Une tâche qui nécessite de l'ouverture d'esprit et une certaine dose de psychologie. «Selon moi, un capitaine doit être intuitif. S'il sent qu'un joueur est bien dans le match, il peut le laisser seul pendant une pause. Certains, par contre, comme Marc (ndlr: Rosset) par exemple, ont besoin d'être constamment soutenus. Il faut s'adapter. C'est ce qui faisait notamment la force de Yannick Noah avec la France.» Noah, le modèle, une véritable locomotive qui mettait son charisme au service de l'équipe. «J'étais moi aussi un capitaine expressif, commente Stéphane Oberer. Pour faire passer mon message, je parlais beaucoup. J'utilisais aussi mes bras, mes yeux… Mon corps était tellement pris par le jeu que je pouvais passer sept heures sur ma chaise sans même m'en rendre compte.»

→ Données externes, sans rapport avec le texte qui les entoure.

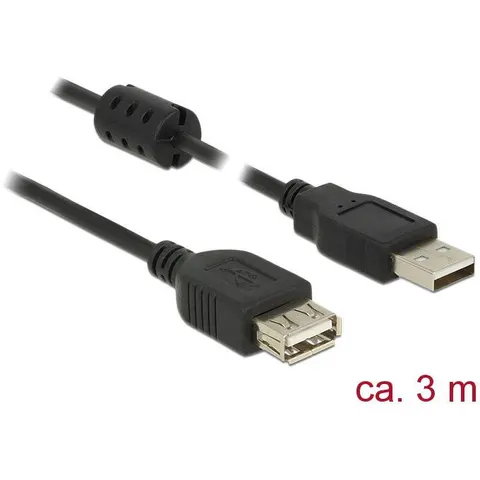 DELOCK USB Verl. A -> A St/Bu 3.00m schwarz – Bild 1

Un appel du pied à Marc Rosset

Quand il regarde derrière lui, le Genevois ne garde que des excellents souvenirs de la Coupe Davis: «C'est vraiment un événement à part, de l'émotion à l'état pur. L'unique occasion pour un joueur d'avoir tout le pays derrière lui. Je trouve que pour une telle occasion, on devrait laisser les querelles d'homme de côté. C'est dommage de prendre la Coupe Davis en otage.» Un bel appel du pied à Marc Rosset…

Revenant sur le déroulement de cette première journée, Stéphane Oberer se montrait satisfait: «Avec ce score de 1-1, la Suisse est partie de la meilleure des façons. La victoire de Roger est importante. Et avec la blessure de Todd Martin, l'équipe américaine sera peut-être diminuée dimanche. Le double pourrait bien une nouvelle foi s'avérer décisif.»